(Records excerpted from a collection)
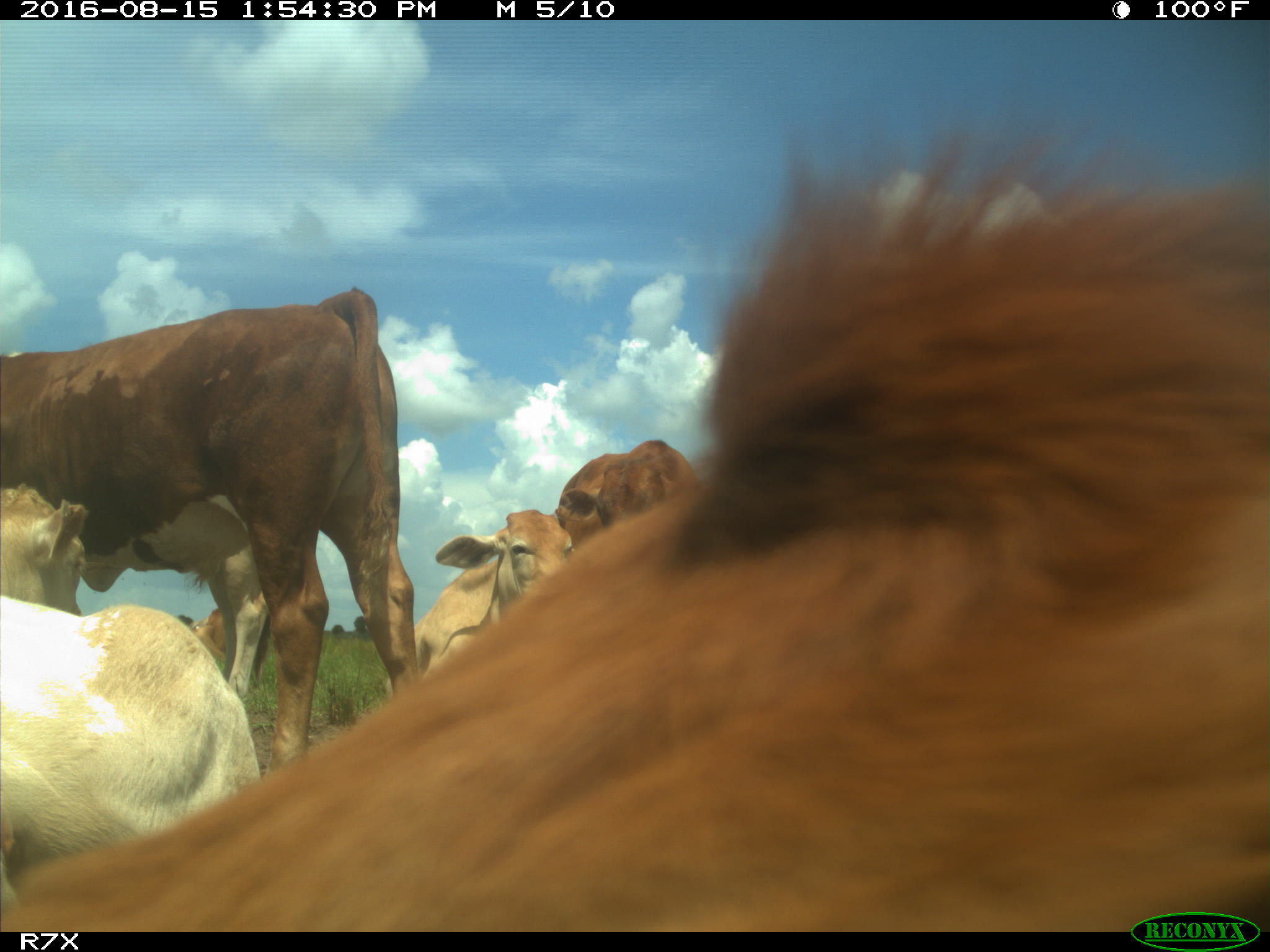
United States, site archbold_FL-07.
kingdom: Animalia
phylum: Chordata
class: Mammalia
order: Artiodactyla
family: Bovidae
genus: Bos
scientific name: Bos taurus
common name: domestic cow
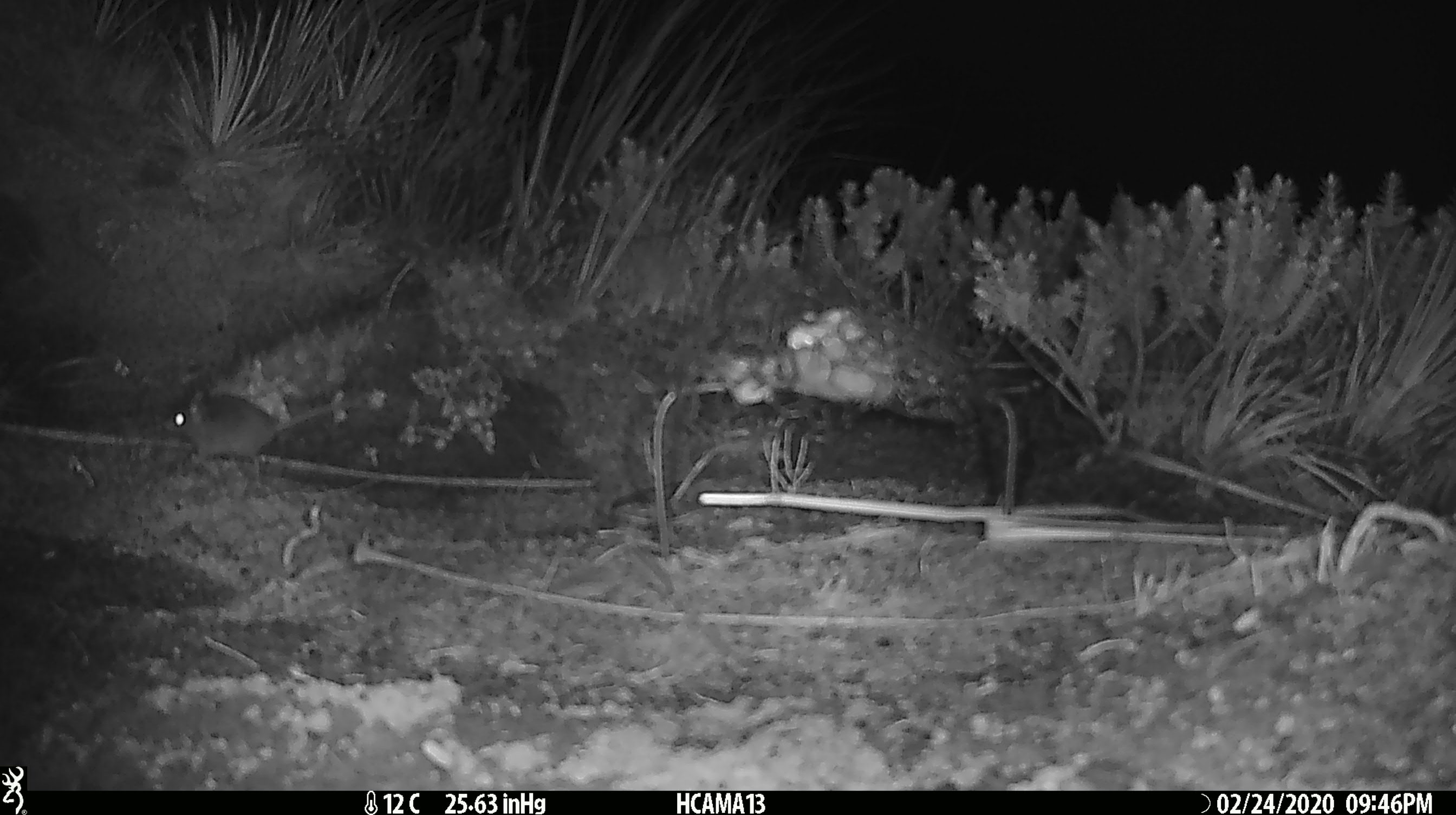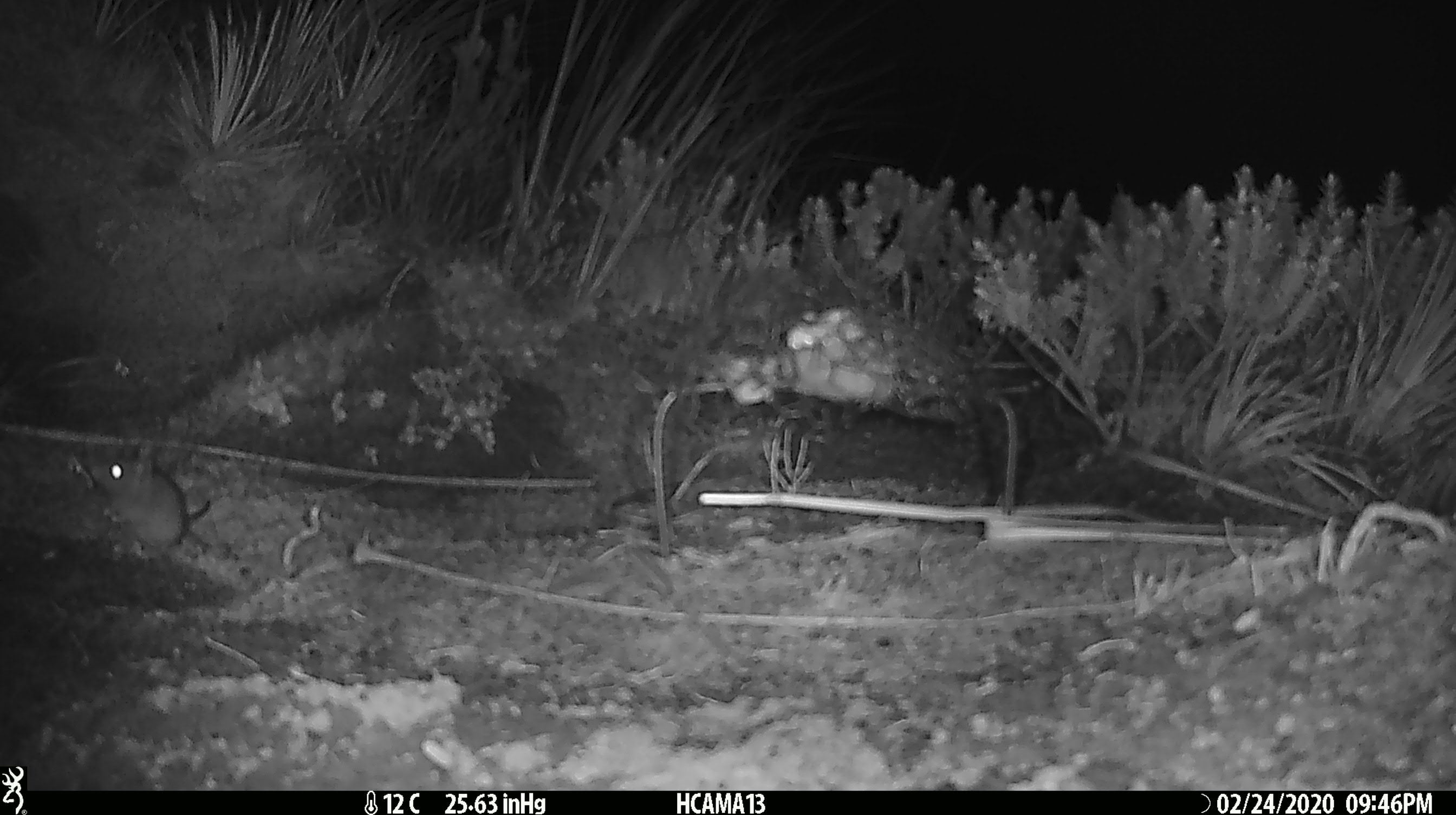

> _Action item_
Transcribe all the lines above exactly; any image among them is skipped.

> _Output_
United States, site archbold_FL-07.
kingdom: Animalia
phylum: Chordata
class: Mammalia
order: Artiodactyla
family: Bovidae
genus: Bos
scientific name: Bos taurus
common name: domestic cow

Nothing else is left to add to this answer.